● 抜粋文:
↓↓↓

その隣の店は「よかろう六本木店」。こちらはまたどこかで
再開したい旨が書かれてある。

その隣が「三州屋」である。





白い大きなのれんをかき分けて店内に入ると、客同士が向かい合わせになるような2つの直線カウンターが店の中央を貫いている。
その直線カウンターに仕切られるように、右には20数席のテーブル席、左には15人分ほどの小上がりの座敷席と両側に展開。

お通しは小鉢にたっぷりのシラスおろし。
三州屋の共通のメニューは「とり豆腐」。鶏の水炊きを丼鉢に盛ったもの。
メニューは極太の焼きたらこ。どじょうの丸煮など、どれも500、600円で済ませられる。

生玉子は無料なので、ご飯をもらって最後は玉子かけご飯でシメるというのが通の定番。



さて。
「全国居酒屋紀行」などを著している呑んべえのカリスマ・太田和彦氏の弁によれば、
「世の中の変化の速度が人間の限界点を超えつつあって、その変化に疲れた心身を浄化
 させる場という役割を居酒屋が果たしている」という。

この店のカウンターには足元に仕切り板がなかったので、うっかりすると反対側に座っていた
人の足を蹴ってしまい、お互いが会釈し、謝ることもよくあったという。
人にぶつかっても、靴を踏んでも何も言わない人が増えた今、
最も尊く、最も微笑ましい光景がこの居酒屋には残されていた。


女将は店を閉めて驚いたことがある。
こんなに店の再開を待ち望んでいる人がいるのか、と。
ありがたい一方で、「場所がない」ともつぶやく。
お客さんの声が消えない限り、またどこかで開くだろう。いやきっと開いて欲しい。
「そのときはお知らせします」という言葉が頼もしく聞こえた。

↑↑↑

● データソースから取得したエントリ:
↓↓↓

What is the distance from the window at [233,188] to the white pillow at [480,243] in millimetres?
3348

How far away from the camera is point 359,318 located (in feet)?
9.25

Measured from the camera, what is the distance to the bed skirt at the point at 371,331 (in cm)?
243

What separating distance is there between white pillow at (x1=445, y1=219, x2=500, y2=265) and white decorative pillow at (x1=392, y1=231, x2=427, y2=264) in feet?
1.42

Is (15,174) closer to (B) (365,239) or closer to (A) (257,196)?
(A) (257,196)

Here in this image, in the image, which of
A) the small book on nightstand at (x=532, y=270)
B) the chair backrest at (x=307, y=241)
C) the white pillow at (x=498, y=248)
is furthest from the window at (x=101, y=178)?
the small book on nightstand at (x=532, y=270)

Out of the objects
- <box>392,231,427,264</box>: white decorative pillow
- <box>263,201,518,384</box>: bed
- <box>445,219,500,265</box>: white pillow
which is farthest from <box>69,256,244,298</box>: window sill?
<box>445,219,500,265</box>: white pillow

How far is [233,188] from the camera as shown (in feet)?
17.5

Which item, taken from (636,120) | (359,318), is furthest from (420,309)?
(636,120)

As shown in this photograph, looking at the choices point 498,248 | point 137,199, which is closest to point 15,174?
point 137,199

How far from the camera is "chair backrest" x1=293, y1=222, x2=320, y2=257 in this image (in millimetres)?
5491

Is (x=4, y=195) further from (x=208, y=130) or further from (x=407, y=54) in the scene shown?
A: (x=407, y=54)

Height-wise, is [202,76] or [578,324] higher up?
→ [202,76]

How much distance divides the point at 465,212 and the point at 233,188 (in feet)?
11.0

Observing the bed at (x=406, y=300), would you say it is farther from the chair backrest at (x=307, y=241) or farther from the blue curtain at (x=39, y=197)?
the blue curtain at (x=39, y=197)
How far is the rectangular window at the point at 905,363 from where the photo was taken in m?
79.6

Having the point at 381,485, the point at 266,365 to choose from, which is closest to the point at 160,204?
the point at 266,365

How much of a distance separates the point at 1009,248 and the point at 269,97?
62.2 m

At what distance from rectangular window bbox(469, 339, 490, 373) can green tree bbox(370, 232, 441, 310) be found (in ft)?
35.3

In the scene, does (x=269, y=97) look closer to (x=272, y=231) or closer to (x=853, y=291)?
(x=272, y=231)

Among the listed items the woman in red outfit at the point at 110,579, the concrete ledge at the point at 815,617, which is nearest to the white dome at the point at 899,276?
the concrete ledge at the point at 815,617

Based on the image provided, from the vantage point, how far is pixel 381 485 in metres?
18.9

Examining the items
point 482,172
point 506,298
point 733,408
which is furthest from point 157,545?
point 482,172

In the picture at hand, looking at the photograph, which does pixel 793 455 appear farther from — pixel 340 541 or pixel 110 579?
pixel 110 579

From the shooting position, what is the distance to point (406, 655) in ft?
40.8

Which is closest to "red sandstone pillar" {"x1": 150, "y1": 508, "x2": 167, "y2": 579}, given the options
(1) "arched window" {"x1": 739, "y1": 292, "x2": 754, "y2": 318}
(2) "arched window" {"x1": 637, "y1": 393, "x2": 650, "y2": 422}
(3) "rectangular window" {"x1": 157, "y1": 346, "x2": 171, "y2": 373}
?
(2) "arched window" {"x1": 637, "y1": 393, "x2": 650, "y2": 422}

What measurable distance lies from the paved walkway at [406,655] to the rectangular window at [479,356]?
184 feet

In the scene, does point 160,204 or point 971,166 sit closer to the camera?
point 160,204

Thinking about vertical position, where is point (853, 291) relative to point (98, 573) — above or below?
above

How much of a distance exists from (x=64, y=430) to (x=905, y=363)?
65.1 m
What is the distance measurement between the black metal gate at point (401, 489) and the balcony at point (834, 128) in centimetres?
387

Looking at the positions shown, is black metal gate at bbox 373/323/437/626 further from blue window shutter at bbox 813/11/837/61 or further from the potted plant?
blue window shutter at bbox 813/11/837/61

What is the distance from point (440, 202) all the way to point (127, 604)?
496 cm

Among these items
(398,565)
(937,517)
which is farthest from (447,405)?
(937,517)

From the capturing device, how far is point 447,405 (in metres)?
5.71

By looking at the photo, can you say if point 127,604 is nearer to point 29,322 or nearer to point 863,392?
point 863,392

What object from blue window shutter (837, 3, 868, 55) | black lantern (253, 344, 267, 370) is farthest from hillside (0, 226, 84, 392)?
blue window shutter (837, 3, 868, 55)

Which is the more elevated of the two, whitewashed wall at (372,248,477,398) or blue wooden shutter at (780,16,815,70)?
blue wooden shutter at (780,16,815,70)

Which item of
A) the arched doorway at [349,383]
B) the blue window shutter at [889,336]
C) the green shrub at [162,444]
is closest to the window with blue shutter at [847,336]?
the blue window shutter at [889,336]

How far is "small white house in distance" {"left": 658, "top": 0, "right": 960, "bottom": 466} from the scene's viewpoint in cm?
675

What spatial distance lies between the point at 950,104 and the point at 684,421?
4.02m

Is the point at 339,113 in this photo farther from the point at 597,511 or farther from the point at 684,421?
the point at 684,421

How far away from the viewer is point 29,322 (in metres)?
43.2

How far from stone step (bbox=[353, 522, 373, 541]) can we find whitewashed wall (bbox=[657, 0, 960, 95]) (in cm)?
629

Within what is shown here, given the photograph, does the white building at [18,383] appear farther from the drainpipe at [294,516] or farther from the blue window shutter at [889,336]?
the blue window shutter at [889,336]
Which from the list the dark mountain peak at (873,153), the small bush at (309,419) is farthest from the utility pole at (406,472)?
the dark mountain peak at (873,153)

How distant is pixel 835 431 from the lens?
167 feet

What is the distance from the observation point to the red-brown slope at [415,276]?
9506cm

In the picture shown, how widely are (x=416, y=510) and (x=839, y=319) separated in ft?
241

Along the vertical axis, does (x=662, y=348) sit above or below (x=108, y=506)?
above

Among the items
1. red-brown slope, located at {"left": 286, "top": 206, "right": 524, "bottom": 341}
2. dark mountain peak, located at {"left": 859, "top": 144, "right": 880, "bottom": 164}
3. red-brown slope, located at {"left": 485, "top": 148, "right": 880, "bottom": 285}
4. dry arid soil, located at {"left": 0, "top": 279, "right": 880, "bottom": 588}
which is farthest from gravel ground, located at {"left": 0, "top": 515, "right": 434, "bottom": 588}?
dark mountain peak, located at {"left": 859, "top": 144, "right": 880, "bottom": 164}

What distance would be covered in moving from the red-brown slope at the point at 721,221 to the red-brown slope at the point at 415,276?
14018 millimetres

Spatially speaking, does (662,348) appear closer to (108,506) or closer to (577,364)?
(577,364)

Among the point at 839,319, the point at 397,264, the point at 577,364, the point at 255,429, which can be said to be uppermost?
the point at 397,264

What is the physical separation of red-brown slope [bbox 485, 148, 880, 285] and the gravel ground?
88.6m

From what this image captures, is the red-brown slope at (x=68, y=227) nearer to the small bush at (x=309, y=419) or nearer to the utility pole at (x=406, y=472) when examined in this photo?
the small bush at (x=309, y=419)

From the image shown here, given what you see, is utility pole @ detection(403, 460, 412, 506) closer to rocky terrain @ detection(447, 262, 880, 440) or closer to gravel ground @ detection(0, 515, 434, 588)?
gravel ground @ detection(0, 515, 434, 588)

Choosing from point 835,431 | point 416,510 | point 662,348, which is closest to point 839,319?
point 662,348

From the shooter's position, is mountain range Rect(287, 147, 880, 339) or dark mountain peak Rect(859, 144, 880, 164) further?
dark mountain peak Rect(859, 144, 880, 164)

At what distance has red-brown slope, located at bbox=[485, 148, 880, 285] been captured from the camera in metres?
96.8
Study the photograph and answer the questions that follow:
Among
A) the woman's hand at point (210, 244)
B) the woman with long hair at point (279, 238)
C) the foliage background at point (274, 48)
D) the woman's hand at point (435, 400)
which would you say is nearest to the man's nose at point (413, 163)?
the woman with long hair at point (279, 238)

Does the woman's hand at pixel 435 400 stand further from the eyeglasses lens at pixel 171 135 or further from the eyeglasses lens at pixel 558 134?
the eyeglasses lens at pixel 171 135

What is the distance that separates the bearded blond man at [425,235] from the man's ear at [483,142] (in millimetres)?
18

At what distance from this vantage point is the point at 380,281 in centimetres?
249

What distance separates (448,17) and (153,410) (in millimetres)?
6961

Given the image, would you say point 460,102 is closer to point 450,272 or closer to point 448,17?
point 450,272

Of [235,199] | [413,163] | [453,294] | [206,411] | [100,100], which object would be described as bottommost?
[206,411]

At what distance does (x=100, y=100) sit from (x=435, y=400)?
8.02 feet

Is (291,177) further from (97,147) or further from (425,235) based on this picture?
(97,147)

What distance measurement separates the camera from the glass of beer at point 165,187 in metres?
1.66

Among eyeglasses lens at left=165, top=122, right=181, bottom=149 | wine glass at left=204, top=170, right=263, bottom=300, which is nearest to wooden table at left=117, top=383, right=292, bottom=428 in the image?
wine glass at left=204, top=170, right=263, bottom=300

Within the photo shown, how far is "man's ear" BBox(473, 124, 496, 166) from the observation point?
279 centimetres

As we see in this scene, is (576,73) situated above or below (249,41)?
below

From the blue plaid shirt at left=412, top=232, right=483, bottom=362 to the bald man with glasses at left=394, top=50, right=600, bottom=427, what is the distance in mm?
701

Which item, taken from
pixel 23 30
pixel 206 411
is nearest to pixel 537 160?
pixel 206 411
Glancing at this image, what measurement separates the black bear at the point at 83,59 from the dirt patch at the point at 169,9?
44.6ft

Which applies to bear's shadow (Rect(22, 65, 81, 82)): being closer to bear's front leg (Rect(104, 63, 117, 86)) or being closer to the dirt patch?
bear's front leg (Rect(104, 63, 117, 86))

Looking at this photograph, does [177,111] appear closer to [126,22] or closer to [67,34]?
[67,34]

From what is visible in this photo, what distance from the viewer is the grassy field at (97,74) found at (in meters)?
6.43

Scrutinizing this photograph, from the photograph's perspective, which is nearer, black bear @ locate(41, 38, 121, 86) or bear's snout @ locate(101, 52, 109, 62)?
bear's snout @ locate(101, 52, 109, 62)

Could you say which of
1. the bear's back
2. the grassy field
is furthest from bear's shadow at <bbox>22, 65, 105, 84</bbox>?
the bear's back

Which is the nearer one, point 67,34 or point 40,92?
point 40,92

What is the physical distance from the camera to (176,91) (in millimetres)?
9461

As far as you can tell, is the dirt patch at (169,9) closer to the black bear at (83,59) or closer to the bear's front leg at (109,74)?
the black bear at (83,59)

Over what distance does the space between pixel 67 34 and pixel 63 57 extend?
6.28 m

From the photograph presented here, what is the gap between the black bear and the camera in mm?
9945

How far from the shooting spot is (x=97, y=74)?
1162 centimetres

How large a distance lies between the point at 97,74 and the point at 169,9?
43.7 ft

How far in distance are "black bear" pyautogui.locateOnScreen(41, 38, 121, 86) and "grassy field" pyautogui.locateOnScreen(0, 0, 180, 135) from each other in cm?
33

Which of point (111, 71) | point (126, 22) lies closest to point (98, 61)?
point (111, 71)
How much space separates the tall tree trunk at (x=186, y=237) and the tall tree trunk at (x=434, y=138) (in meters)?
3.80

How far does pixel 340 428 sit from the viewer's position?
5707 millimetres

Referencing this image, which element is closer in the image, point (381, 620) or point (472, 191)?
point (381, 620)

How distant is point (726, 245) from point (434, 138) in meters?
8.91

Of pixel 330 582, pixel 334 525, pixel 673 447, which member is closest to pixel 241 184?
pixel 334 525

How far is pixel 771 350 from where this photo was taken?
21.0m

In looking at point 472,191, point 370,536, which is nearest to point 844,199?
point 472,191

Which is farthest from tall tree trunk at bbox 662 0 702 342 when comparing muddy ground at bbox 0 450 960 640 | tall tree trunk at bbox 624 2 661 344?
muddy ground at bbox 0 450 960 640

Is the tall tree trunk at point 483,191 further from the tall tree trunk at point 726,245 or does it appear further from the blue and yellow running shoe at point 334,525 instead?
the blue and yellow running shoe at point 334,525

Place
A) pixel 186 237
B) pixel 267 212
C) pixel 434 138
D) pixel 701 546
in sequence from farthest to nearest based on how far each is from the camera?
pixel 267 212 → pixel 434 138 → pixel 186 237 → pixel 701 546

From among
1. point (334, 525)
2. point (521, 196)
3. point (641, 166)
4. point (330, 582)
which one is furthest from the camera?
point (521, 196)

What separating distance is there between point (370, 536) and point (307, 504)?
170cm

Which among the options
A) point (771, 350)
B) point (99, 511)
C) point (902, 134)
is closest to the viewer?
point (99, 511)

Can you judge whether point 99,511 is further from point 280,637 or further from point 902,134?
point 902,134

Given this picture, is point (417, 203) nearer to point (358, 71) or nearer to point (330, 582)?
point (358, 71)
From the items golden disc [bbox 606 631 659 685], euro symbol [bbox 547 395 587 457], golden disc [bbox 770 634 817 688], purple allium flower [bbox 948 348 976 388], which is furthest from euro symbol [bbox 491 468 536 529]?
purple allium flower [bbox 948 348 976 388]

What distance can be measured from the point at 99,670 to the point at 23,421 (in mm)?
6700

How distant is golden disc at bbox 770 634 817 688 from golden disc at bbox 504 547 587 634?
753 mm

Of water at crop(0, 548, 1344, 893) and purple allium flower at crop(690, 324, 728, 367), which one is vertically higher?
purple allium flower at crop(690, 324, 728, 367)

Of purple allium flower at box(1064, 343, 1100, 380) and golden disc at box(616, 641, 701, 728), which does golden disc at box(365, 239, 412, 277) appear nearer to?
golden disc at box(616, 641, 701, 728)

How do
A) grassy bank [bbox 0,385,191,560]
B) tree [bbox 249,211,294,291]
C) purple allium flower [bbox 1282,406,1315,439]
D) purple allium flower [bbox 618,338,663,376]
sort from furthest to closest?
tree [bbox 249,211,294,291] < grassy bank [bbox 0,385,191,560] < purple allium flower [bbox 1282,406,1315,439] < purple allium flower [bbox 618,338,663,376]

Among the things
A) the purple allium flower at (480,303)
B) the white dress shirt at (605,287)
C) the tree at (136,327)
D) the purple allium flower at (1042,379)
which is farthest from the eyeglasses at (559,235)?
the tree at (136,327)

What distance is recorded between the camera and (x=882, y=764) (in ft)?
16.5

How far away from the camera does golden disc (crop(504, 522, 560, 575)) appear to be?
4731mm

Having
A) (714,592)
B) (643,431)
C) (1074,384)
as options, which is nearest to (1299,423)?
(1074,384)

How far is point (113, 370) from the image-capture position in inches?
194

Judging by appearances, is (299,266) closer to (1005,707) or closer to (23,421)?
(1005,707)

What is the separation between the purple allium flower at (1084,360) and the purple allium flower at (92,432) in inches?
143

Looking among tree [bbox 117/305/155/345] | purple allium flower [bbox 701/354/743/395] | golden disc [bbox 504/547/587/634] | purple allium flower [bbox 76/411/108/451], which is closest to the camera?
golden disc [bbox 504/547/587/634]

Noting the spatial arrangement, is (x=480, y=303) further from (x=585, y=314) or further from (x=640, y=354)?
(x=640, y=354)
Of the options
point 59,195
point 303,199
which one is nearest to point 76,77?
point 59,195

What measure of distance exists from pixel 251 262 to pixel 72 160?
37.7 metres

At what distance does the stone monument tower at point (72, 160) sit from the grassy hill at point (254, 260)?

↑↑↑

● 課題:
次の1.〜3.の記述が抜粋文の内容と一致するかを「はい」か「いいえ」で判定し、判断の決め手となる抜粋文の語句をそのまま引用してください。
1. 三州屋のお通しはシラスおろしである。
2. 三州屋では生玉子が有料である。
3. 三州屋のカウンターには足元に仕切り板があった。

● 解答:
1. はい。「お通しは小鉢にたっぷりのシラスおろし。」
2. いいえ。「生玉子は無料なので」
3. いいえ。「この店のカウンターには足元に仕切り板がなかったので」